As you can see from the above, it only takes 1~2ms to get the result. The reason is that we use GIN index, which can be checked by looking at the execution plan:

Osdba = # explain the select * from user_tag where tag @ > '{" personality ": [" outgoing" and "careful"]}' and tag @ > '{" career ": [" doctors"]}' and the tag @>'{" hobby ":[" skiing ", "swimming "]}'; QUERY PLAN ------------------------------------------------------------------------------------------------------------------------ -- -- -- -- -- -- -- -- -- -- -- -- -- -- -- -- -- -- -- -- -- -- -- -- -- -- -- -- -- -- -- -- -- -- -- -- -- -- Bitmap Heap Scan on user_tag (cost = 48.00.. 52.02 rows = 1 width = 153) Recheck Cond: ((tag @ > '{" personality ": [" outgoing" AND "careful"]}' : : jsonb) AND the tag @ > '{" career ": [" doctors "]} ': : jsonb) AND (tag @ >' {" hobby ": [" ski", "swimming"]} ': : jsonb)) - > Bitmap Index Scan on idx_user_tag_tag (cost = 0.00.. 48.00 rows = 1 width = 0) Index Cond: ((tag @ > '{" personality ": [" outgoing" AND "careful"]}' : : jsonb) AND the tag @ > '{" career ": [" doctors "]} ': : jsonb) AND (tag @ >' {" hobby ": [" ski", "swimming"]} ': : jsonb)) (4 rows) Time: 1.736 msCopy the code

GIN index is the nuclear weapon in PostgreSQL, and you can see how powerful GIN index is. GIN can be used with json data types as well as array types. Jsonb provides two types of index operators (you can think of two types of indexes) for GIN indexes:

  • Jsonb_ops, this is the default, this is the type of index we built above,
  • jsonb_path_ops

Jsonb_ops supports @> and?
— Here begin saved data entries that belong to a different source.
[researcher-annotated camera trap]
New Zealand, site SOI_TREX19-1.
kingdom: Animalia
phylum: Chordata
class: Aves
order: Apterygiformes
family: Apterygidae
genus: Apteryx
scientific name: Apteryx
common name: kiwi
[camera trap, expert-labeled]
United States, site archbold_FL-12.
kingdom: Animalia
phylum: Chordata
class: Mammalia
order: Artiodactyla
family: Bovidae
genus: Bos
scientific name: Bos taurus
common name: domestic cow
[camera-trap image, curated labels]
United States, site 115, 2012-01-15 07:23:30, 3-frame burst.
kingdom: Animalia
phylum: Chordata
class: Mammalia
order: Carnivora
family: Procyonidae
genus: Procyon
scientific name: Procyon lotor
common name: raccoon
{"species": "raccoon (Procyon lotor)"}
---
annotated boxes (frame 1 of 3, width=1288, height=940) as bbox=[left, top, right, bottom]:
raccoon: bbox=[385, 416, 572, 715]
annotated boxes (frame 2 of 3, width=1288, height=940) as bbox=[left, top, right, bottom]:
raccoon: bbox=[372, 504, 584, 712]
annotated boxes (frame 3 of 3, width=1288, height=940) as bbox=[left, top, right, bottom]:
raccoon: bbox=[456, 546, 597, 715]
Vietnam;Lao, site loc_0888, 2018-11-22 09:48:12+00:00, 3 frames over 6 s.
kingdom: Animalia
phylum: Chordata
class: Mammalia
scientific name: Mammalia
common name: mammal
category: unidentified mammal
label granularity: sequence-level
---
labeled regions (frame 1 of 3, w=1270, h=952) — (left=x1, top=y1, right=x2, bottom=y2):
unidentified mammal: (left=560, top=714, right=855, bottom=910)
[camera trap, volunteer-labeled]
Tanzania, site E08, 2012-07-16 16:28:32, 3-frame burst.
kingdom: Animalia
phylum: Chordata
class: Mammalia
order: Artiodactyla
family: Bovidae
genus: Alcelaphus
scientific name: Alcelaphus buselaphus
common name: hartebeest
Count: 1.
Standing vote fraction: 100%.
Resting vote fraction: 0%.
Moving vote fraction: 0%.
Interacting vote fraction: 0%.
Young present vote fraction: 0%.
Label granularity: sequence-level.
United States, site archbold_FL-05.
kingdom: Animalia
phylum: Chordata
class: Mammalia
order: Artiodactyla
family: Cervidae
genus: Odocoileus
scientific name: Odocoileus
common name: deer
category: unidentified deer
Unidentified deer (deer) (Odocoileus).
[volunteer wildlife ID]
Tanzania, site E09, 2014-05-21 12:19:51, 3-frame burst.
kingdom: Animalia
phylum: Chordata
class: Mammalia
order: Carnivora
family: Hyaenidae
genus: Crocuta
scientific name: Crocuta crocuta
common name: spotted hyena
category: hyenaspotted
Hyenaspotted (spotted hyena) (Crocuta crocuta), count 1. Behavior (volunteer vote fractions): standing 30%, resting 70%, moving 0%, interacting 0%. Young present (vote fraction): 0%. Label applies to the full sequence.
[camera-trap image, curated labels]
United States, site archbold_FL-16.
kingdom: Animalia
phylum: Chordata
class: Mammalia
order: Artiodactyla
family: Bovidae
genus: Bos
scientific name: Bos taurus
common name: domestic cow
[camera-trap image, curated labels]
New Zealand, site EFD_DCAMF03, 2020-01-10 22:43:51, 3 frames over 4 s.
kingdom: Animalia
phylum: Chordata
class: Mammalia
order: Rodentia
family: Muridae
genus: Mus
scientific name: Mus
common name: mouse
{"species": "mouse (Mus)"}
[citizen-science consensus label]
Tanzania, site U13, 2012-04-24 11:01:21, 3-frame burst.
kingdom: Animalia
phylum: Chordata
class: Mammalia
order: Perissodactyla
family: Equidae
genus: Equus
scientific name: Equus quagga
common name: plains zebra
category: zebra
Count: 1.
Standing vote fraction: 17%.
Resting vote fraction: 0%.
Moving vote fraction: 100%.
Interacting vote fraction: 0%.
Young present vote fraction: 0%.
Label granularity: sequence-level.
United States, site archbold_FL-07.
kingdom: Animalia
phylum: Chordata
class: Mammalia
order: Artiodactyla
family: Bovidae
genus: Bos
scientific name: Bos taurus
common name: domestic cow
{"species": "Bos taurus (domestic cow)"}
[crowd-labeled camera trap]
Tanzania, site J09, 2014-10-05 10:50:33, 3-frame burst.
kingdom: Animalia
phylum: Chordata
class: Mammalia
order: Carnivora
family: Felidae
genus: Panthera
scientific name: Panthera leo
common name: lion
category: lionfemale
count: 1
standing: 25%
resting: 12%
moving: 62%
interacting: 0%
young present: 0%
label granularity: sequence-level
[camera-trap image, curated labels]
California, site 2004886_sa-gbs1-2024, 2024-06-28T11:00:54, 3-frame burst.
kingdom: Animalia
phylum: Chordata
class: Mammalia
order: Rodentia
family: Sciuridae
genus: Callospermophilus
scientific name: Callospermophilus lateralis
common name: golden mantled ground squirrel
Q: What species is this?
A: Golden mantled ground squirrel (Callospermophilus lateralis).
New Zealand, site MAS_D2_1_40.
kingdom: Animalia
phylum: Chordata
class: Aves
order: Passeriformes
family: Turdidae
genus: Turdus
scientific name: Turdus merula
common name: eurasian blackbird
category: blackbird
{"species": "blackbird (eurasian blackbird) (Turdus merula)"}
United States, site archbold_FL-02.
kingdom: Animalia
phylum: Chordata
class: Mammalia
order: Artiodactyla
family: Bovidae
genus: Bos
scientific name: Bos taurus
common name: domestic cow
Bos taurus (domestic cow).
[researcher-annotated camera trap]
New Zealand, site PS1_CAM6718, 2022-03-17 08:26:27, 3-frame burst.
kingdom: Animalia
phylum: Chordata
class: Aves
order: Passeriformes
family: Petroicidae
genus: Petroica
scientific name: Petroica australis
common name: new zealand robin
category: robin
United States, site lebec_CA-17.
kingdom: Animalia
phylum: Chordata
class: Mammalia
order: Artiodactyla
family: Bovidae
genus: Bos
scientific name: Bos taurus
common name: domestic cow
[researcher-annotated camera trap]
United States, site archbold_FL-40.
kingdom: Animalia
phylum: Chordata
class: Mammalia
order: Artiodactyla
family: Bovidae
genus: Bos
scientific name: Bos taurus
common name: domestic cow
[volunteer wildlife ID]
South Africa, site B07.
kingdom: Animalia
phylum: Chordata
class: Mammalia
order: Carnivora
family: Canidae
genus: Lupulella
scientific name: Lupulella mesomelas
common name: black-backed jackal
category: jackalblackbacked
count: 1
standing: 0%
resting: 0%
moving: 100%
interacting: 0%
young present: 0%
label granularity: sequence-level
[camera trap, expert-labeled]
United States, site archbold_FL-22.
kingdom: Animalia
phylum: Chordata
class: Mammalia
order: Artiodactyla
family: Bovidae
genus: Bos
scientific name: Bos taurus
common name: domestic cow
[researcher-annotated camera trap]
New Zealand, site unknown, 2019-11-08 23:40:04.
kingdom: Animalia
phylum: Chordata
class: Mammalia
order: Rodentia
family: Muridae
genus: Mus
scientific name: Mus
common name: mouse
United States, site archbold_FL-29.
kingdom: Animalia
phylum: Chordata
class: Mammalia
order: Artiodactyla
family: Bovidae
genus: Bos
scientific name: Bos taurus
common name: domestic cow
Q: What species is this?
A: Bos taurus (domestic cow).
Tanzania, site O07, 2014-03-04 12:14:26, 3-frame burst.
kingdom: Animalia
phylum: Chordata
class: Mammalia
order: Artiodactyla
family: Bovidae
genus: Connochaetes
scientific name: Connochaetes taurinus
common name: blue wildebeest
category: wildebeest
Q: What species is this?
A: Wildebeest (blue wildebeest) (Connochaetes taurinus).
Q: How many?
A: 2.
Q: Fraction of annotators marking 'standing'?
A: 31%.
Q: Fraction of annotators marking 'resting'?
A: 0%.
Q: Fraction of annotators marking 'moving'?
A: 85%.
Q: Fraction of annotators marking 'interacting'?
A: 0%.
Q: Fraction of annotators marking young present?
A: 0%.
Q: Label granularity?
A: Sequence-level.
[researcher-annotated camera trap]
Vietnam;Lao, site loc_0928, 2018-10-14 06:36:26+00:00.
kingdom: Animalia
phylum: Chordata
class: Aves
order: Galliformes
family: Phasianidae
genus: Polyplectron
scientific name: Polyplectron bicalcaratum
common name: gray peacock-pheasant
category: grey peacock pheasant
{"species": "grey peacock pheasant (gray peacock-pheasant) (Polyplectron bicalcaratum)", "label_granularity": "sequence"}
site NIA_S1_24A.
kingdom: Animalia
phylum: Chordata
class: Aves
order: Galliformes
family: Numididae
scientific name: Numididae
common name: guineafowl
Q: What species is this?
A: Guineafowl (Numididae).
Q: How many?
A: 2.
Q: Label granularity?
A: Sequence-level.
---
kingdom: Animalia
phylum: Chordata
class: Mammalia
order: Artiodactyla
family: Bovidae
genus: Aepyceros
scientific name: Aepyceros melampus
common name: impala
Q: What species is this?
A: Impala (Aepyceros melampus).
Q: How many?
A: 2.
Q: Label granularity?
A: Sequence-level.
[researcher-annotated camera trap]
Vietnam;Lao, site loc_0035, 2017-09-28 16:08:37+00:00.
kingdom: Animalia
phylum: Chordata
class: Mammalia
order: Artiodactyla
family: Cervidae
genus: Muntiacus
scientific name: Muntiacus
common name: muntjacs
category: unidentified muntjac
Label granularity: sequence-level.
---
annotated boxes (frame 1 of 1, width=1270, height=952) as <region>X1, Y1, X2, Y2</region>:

And “? & “, “? | “operators such as query, the meaning of these operators, please see: official documentation and jsonb_path_ops only supports the” @ “> operator, of course jsonb_path_ops index are much smaller than json_ops index, specific can see:


osdba=# select pg_relation_size('idx_user_tag_tag');
 pg_relation_size
------------------
           245760
(1 row)

Time: 0.522 ms
osdba=# CREATE INDEX idx_user_tag_tag2 on user_tag using gin(tag jsonb_path_ops);
CREATE INDEX
Time: 46.947 ms
osdba=# select pg_relation_size('idx_user_tag_tag2');
 pg_relation_size
------------------
           147456
(1 row)
Copy the code

The jSONb_PATH_OPS index uses basically the same method as jSONb_OPS:

osdba=# drop index idx_user_tag_tag; DROP INDEX Time: 2.833 ms osdba = # select * from user_tag where tag @ > '{" personality ": [" outgoing" and "careful"]}' and tag @ > '{" career ": [" doctors"]}' and the tag @>'{" hobby ":[" skiing ", "swimming "]}'; uid | tag ------+-------------------------------------------------------------------------------------------------- 4469 | {" degree ": /" primary school ", "personality" : [" outgoing ", "care", "stable"], "hobby" : / "ski", "swimming", "professional" : [" doctors "]} (row 1) Time: 1.401ms osdba=# explain select * from user_tag where tag @> 'and tag @>' and tag @> ' @>'{" hobby ":[" skiing ", "swimming "]}'; QUERY PLAN ------------------------------------------------------------------------------------------------------------------------ -- -- -- -- -- -- -- -- -- -- -- -- -- -- -- -- -- -- -- -- -- -- -- -- -- -- -- -- -- -- -- -- -- -- -- -- -- -- Bitmap Heap Scan on user_tag (cost = 24.00.. 28.02 rows = 1 width = 153) Recheck Cond: ((tag @ > '{" personality ": [" outgoing" AND "careful"]}' : : jsonb) AND the tag @ > '{" career ": [" doctors "]} ': : jsonb) AND (tag @ >' {" hobby ": [" ski", "swimming"]} ': : jsonb)) - > Bitmap Index Scan on idx_user_tag_tag2 (cost = 0.00.. 24.00 rows = 1 width = 0) Index Cond: ((tag @ > '{" personality ": [" outgoing" AND "careful"]}' : : jsonb) AND the tag @ > '{" career ": [" doctors "]} ': : jsonb) AND (tag @ >' {" hobby ": [" ski", "swimming"]} ': : jsonb)) (4 rows) Time: 0.634 msCopy the code

At the end

You can write more SQL to do data analysis of user portraits, which I won’t go into here. It is also possible to use PostgreSQL array types to build tags, and array types also run GIN indexes, but in general it is not as intuitive as using JSON.